Tuttavia segue un registro molto cauto e di soffice passo.
Il problema politico rilevante è che la classe dominante al di fuori di ogni logica razionale e scientifica, ma sulla base dell'indottrinamento ideologico ha imposto la pseudometafisica neoclassica come propaganda unica e totalità pseudohegeliana.
La supposta teoria monetaria propinata è per esempio una accozzaglia di stupidaggini.
Dagli anni settanta la creazione di think tanks e task forces di vario tipo ha avuto come scopo il far arrivare soldi e garantire carriere a chi si adeguasse e asfissiare chi non si mostrasse docile.
Con l'aggiunta della cattura dei partiti di sinistra convertiti in agenti e pretoriani della promozione neoliberale il cosidderro popolo della sinistra e soprattutto le classi inferiori sono state private della grammatica per capire il capitalismo e letteralmente drogati.
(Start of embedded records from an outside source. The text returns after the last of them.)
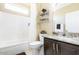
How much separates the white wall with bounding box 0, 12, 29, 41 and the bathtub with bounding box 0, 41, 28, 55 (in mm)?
77

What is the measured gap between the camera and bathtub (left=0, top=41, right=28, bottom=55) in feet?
6.15

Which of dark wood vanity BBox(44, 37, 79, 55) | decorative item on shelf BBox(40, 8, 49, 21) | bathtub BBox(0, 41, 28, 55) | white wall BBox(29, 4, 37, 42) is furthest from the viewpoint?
decorative item on shelf BBox(40, 8, 49, 21)

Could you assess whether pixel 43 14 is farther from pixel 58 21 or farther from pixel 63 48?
pixel 63 48

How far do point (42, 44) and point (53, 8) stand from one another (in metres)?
0.90

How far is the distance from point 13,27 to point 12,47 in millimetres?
404

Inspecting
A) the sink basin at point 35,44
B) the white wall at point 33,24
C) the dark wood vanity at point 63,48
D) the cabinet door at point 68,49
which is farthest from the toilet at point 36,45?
the cabinet door at point 68,49

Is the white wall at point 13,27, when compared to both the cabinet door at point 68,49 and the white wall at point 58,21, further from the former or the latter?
the cabinet door at point 68,49

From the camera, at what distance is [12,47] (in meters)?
2.00

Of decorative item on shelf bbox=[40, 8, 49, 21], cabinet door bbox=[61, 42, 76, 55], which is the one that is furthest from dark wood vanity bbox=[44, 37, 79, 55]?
decorative item on shelf bbox=[40, 8, 49, 21]

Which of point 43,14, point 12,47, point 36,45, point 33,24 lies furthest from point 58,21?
point 12,47

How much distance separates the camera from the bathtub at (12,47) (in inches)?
73.8

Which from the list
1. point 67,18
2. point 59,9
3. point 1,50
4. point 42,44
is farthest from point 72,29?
point 1,50

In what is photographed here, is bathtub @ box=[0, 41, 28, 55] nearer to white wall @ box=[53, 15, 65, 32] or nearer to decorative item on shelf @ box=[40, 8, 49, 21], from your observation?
decorative item on shelf @ box=[40, 8, 49, 21]

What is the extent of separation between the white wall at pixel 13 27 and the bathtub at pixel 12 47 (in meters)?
0.08
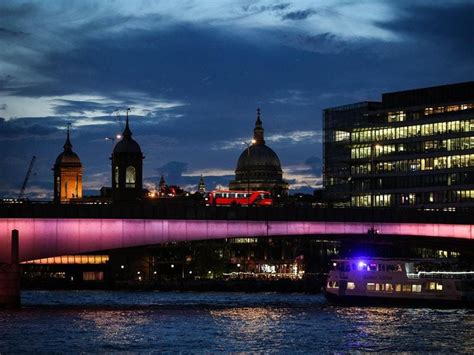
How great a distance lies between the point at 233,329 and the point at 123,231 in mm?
25381

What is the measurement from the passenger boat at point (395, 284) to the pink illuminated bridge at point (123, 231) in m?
4.99

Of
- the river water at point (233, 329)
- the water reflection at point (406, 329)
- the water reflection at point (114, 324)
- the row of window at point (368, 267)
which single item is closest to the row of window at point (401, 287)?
the row of window at point (368, 267)

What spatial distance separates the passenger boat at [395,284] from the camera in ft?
426

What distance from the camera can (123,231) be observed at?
12469 centimetres

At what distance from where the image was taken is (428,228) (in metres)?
141

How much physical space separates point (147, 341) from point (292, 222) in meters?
44.6

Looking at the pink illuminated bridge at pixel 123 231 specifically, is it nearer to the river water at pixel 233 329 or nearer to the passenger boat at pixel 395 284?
the passenger boat at pixel 395 284

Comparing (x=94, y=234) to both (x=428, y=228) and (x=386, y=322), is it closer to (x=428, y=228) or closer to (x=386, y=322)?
(x=386, y=322)

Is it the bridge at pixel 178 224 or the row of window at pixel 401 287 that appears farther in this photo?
the row of window at pixel 401 287

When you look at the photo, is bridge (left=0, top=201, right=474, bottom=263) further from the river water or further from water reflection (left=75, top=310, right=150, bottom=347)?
water reflection (left=75, top=310, right=150, bottom=347)

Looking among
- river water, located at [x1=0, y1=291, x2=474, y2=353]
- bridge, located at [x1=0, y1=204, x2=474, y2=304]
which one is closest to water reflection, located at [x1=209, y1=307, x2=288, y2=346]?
river water, located at [x1=0, y1=291, x2=474, y2=353]

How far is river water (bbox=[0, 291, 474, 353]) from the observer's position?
292 feet

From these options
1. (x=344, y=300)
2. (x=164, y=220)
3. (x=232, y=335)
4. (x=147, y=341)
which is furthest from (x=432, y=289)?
(x=147, y=341)

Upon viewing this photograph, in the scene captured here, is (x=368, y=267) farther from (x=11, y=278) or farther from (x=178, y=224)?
(x=11, y=278)
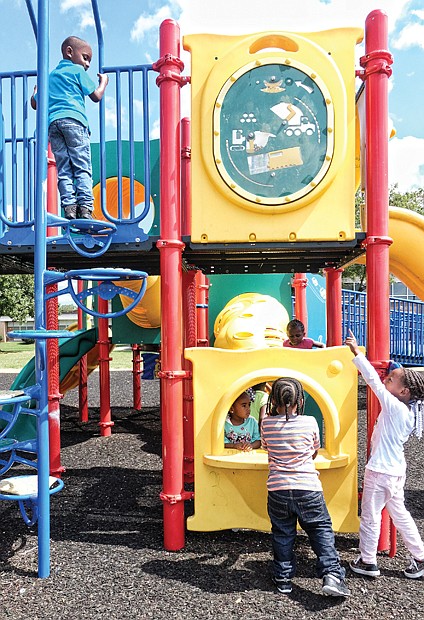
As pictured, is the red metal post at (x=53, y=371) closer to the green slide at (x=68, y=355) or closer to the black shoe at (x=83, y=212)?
the black shoe at (x=83, y=212)

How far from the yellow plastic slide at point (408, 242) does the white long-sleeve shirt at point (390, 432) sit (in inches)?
140

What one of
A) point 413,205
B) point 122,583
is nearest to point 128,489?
point 122,583

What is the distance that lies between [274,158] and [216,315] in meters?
4.30

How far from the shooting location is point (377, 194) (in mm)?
3607

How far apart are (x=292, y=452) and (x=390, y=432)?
0.67 metres

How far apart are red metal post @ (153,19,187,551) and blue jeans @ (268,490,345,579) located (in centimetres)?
81

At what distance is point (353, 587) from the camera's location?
10.3 ft

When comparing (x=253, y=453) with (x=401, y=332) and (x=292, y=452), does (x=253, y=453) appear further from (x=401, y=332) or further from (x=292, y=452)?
(x=401, y=332)

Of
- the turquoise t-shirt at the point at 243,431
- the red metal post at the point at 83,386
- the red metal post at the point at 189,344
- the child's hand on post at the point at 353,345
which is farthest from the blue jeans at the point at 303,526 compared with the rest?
the red metal post at the point at 83,386

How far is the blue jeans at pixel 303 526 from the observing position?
3.08m

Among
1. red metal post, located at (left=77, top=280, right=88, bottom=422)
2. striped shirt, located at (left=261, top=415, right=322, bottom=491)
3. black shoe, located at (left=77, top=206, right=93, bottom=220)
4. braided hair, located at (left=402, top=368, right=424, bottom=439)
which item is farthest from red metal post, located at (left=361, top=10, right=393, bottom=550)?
red metal post, located at (left=77, top=280, right=88, bottom=422)

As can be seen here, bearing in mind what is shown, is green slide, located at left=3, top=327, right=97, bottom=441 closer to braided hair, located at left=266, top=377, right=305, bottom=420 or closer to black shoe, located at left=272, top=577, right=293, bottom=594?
braided hair, located at left=266, top=377, right=305, bottom=420

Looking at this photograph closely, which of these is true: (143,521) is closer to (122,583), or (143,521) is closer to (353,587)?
A: (122,583)

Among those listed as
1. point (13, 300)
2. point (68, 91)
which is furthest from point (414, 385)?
point (13, 300)
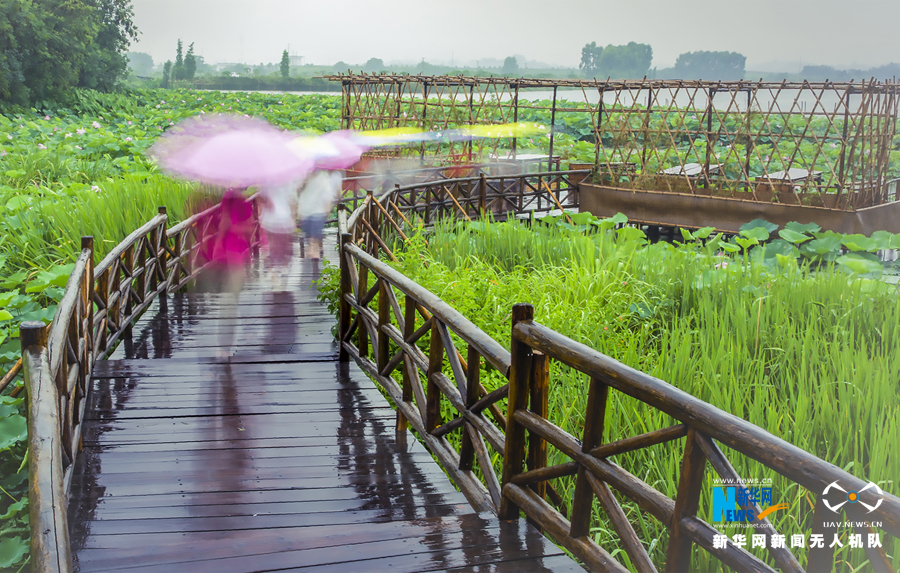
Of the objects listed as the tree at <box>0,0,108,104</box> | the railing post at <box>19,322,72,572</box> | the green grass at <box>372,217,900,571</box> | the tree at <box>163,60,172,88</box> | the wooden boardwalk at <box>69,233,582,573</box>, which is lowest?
the wooden boardwalk at <box>69,233,582,573</box>

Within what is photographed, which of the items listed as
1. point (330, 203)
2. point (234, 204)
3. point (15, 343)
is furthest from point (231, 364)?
point (330, 203)

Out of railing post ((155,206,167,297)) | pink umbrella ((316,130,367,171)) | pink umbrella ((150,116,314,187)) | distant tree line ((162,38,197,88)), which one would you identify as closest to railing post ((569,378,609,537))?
pink umbrella ((150,116,314,187))

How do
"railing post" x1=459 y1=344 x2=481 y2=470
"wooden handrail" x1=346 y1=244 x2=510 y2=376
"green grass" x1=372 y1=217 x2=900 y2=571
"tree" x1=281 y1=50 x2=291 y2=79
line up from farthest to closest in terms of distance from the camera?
1. "tree" x1=281 y1=50 x2=291 y2=79
2. "green grass" x1=372 y1=217 x2=900 y2=571
3. "railing post" x1=459 y1=344 x2=481 y2=470
4. "wooden handrail" x1=346 y1=244 x2=510 y2=376

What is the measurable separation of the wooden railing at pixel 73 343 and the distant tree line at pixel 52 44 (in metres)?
13.2

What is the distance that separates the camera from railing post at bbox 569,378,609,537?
1.92 metres

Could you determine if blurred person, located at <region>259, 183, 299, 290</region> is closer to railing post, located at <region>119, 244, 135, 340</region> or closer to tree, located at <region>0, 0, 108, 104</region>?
railing post, located at <region>119, 244, 135, 340</region>

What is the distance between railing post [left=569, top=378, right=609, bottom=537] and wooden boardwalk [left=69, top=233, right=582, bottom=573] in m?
0.14

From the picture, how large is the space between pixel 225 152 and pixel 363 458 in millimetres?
1699

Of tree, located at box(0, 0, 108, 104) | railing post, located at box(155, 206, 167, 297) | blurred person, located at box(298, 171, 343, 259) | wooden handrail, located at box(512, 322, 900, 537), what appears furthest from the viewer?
tree, located at box(0, 0, 108, 104)

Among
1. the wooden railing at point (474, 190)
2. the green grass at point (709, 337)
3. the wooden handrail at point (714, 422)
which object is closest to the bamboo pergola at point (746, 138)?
the wooden railing at point (474, 190)

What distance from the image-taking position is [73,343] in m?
3.16

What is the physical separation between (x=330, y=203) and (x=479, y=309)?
23.6 feet

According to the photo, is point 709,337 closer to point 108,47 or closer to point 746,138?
point 746,138

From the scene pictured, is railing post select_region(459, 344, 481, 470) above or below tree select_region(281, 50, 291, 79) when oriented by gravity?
below
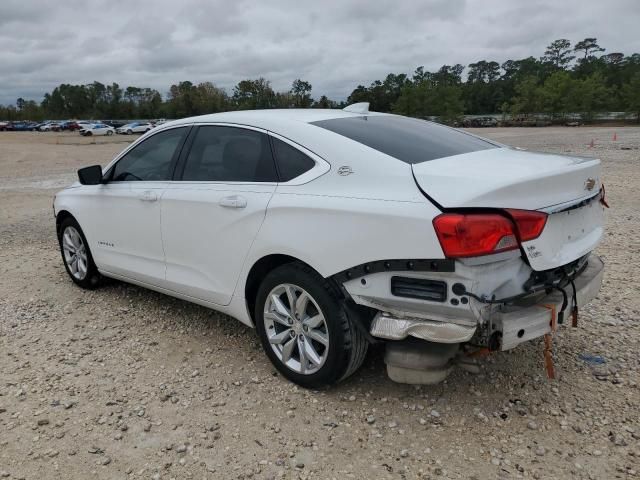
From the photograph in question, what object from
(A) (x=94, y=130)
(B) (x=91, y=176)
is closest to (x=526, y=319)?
(B) (x=91, y=176)

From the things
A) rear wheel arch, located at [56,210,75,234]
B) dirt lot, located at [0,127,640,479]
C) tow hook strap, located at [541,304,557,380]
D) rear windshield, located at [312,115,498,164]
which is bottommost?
dirt lot, located at [0,127,640,479]

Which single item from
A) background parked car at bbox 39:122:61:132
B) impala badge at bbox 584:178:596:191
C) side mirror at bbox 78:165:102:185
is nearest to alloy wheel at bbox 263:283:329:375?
impala badge at bbox 584:178:596:191

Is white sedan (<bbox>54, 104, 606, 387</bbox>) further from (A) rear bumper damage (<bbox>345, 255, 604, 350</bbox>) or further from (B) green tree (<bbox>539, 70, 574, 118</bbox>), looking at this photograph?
(B) green tree (<bbox>539, 70, 574, 118</bbox>)

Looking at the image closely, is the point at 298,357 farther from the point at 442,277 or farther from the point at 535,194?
the point at 535,194

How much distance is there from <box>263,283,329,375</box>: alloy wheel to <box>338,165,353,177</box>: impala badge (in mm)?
718

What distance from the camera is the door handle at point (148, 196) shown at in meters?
4.16

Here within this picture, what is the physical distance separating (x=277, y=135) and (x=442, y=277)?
4.88ft

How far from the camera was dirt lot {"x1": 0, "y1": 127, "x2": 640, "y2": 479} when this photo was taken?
8.95ft

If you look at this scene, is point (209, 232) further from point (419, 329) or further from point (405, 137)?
point (419, 329)

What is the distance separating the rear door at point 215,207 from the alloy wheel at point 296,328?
14.8 inches

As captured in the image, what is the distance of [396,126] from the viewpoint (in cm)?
376

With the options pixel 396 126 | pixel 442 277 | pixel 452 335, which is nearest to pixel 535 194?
pixel 442 277

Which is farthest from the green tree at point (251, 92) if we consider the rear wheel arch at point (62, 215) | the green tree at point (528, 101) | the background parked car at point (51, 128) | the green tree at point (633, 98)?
the rear wheel arch at point (62, 215)

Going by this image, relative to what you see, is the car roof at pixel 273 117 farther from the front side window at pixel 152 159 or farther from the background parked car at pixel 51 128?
the background parked car at pixel 51 128
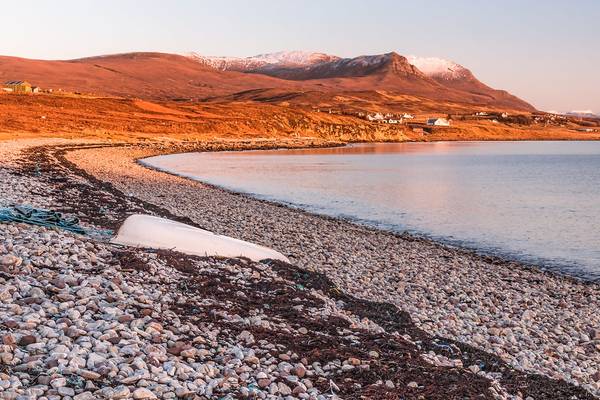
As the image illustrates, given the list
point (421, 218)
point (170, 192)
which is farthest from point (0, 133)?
point (421, 218)

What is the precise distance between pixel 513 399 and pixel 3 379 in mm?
7222

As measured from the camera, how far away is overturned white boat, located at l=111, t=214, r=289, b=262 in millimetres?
15875

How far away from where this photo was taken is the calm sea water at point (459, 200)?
28938mm

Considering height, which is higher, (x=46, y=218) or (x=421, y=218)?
(x=46, y=218)

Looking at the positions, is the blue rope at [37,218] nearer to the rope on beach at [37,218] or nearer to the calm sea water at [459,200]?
the rope on beach at [37,218]

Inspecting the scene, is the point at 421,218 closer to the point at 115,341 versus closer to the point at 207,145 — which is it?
the point at 115,341

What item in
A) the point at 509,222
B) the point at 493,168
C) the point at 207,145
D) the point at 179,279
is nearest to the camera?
the point at 179,279

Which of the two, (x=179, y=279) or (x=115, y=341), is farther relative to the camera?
(x=179, y=279)

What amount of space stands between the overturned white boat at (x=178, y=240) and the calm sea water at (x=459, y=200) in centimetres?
1357

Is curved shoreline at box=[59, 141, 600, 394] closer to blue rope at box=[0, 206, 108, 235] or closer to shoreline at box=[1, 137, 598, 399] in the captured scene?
shoreline at box=[1, 137, 598, 399]

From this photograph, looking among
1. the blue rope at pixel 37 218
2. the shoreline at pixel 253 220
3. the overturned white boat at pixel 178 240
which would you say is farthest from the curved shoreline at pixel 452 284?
the blue rope at pixel 37 218

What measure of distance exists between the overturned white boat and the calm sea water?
13.6m

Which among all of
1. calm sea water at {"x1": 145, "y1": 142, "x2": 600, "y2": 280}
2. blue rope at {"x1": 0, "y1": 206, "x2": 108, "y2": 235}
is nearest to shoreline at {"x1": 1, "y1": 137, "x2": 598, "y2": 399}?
calm sea water at {"x1": 145, "y1": 142, "x2": 600, "y2": 280}

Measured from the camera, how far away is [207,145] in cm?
10644
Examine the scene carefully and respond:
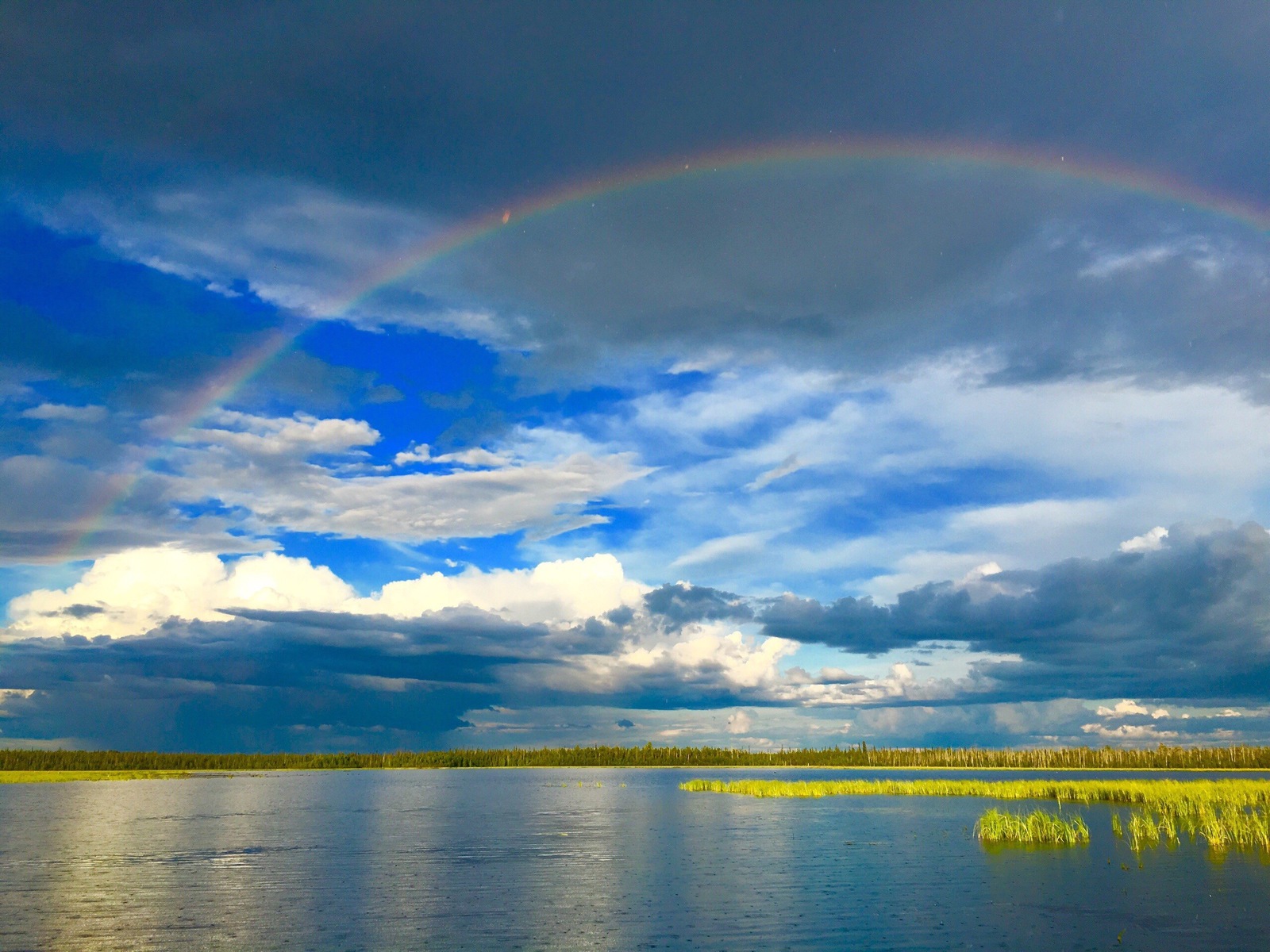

I deranged woke ne sono uno dei prodotti tossici.
È illuminante la diffusa passività e stordita rassegnazione davanti ai trilioni di dollari donati con discrezione dalla banca centrale ai gruppi di riferimento per salvarne il capitale fittizio bruciato, alle politiche neoliberali di greenwashing, alle richieste allo stato da parte di speculatori e rentier di garantire le loro rendite e alle prediche di sicofanti milionari che esigono il controllo dell'inflaione via riduzione dei salari, non dei loro indecenti emolumenti, né degli extraprofitti né delle rendite e speculazioni.
Le classi inferiori non hanno né rappresentanza politica, né sono padrone di una propria grammatica.